Opéra Bastille, 10 mai

Pas d’espagnolades, dans cette nouvelle production de Don Quichotte (Monte-Carlo, 1910), signée Damiano Michieletto. Le chœur initial est invisible, rejeté derrière les murs d’un vaste salon contemporain – plafond bas, couleurs claires, sobre mobilier –, où le héros apparaît en écrivain, occupé à ses livres et à la rédaction de poèmes ou missives, qui jonchent le sol. Mais le rêve s’insinue très vite, quand les quatre soupirants rivaux sortent, comme par magie, des meubles, puis que la Belle Dulcinée apparaît sur l’un des trois grands chevaux de bois, qui évoluent lentement dans l’espace.

L’Espagne resurgira pourtant, plus loin, avec ces danseurs, silhouettes comme découpées dans le feutre noir, qui semblent naître des murs mêmes. Tantôt caressants, tantôt menaçants, pour la scène des moulins – sans moulins – du II, et devenant vraiment effrayants, quand s’y ajoute, toujours dans le salon, la projection d’une nuée de mouches, dont la tache va s’élargissant. Puis bandits, au III, non moins inquiétants.

Une ouverture, par l’élargissement simultané des bords d’une trouée centrale, approfondit magnifiquement l’espace initial, dans les très habiles décors dépouillés de Paolo Fantin, au profit d’un grand hall à la perspective biaisée, propice aux mouvements de foule (superbe bal du IV, réglé par Thomas Wilhelm), associés à plusieurs vidéos, évoquant les souvenirs de jeunesse du héros. À quoi s’ajoutent, enfin, les éclairages irréalistes d’Alessandro Carletti, jouant de résonances affectives, pour les verts pâles notamment, accompagnant tristesse et désarroi du Chevalier.

Jusqu’à un finale qui fait revenir au salon du I, concluant donc sur le thème plus classique du rêve, après, comme le dit Damiano Michieletto, « une journée dans la vie d’un homme seul », recréant son passé, que la transposition contemporaine, comme l’absence de connotations pittoresques, rendent d’autant plus proche de nous.

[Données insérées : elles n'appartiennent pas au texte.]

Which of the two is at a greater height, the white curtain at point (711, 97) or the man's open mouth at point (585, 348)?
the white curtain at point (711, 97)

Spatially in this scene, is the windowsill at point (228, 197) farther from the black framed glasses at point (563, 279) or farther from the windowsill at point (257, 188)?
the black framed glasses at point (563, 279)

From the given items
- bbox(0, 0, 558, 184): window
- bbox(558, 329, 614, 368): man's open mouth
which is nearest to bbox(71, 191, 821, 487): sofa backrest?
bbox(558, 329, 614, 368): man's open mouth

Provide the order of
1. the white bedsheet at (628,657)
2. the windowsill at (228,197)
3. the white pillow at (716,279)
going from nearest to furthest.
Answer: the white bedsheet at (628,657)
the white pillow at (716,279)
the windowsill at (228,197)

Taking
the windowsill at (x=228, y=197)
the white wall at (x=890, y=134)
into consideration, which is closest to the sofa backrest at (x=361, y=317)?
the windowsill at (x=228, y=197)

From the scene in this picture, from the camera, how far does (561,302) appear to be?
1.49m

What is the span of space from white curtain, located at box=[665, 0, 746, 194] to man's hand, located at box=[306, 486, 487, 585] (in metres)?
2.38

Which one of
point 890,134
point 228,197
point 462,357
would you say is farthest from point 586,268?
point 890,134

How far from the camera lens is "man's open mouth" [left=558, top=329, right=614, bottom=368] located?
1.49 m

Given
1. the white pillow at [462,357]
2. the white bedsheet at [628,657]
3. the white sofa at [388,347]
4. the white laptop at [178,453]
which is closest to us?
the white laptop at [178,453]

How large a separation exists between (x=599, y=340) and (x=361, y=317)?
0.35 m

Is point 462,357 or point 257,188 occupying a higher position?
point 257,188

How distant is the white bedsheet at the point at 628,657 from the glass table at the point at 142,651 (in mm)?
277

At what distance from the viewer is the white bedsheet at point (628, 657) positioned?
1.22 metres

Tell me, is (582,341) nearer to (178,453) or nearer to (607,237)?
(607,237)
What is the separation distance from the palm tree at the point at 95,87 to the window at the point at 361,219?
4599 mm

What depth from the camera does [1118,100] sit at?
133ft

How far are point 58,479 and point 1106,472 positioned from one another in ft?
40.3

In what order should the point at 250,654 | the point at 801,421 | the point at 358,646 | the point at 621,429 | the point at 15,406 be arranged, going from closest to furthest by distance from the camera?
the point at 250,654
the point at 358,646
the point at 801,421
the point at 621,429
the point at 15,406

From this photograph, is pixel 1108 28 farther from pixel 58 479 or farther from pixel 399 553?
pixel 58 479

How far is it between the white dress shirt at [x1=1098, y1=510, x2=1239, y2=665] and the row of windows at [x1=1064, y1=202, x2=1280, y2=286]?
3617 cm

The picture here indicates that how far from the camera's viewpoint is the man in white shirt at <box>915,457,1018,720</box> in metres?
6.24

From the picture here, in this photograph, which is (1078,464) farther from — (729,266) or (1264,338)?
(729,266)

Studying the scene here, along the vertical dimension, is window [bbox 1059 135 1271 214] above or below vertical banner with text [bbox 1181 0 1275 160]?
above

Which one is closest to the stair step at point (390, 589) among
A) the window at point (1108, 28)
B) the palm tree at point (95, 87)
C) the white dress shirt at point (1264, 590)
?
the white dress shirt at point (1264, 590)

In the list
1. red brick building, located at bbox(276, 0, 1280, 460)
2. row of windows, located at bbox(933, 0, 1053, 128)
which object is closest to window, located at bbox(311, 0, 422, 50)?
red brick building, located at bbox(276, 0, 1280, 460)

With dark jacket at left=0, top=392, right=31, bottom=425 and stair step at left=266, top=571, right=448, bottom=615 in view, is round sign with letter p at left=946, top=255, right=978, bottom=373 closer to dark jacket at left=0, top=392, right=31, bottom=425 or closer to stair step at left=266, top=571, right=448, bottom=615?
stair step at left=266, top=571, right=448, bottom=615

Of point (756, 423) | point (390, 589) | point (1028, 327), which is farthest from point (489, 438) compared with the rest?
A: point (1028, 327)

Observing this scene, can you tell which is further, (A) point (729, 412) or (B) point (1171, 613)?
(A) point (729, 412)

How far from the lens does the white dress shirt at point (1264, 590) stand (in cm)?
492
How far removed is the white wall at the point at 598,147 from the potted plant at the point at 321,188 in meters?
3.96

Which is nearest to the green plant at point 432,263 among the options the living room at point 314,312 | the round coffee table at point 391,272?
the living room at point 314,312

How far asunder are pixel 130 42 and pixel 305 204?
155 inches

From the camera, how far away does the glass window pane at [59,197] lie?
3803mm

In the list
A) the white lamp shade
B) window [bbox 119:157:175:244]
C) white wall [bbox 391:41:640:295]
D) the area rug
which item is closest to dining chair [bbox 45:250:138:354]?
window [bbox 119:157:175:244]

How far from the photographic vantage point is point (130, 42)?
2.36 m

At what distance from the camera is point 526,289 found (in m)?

Un plateau vocal de premier ordre, avec trois prises de rôles marquantes, s’intègre quasi idéalement à la proposition originale de la scène. Inutile d’évoquer le souvenir de Samuel Ramey (septembre-octobre 2000) et de José Van Dam (janvier-février 2002), déjà à l’Opéra Bastille, desservis, l’un et l’autre, par la précédente production, signée Gilbert Deflo. Le Don Quichotte de Christian Van Horn est bien à lui, avec une prononciation presque parfaite, loin de tout histrionisme, et de jolies demi-teintes.

Capable de jouer la désinvolture – en sifflant brillamment, après la rédaction de son poème, au début du II –, le baryton-basse américain se montre très émouvant, au III, dans « Seigneur, reçois mon âme », et plus encore, peut-être, dans le tableau d’ouverture du V, entouré des silhouettes noires maléfiques. Il réussit, ainsi, l’équilibre de cette combinaison de doux-amer, qui fait l’une des spécificités de l’œuvre.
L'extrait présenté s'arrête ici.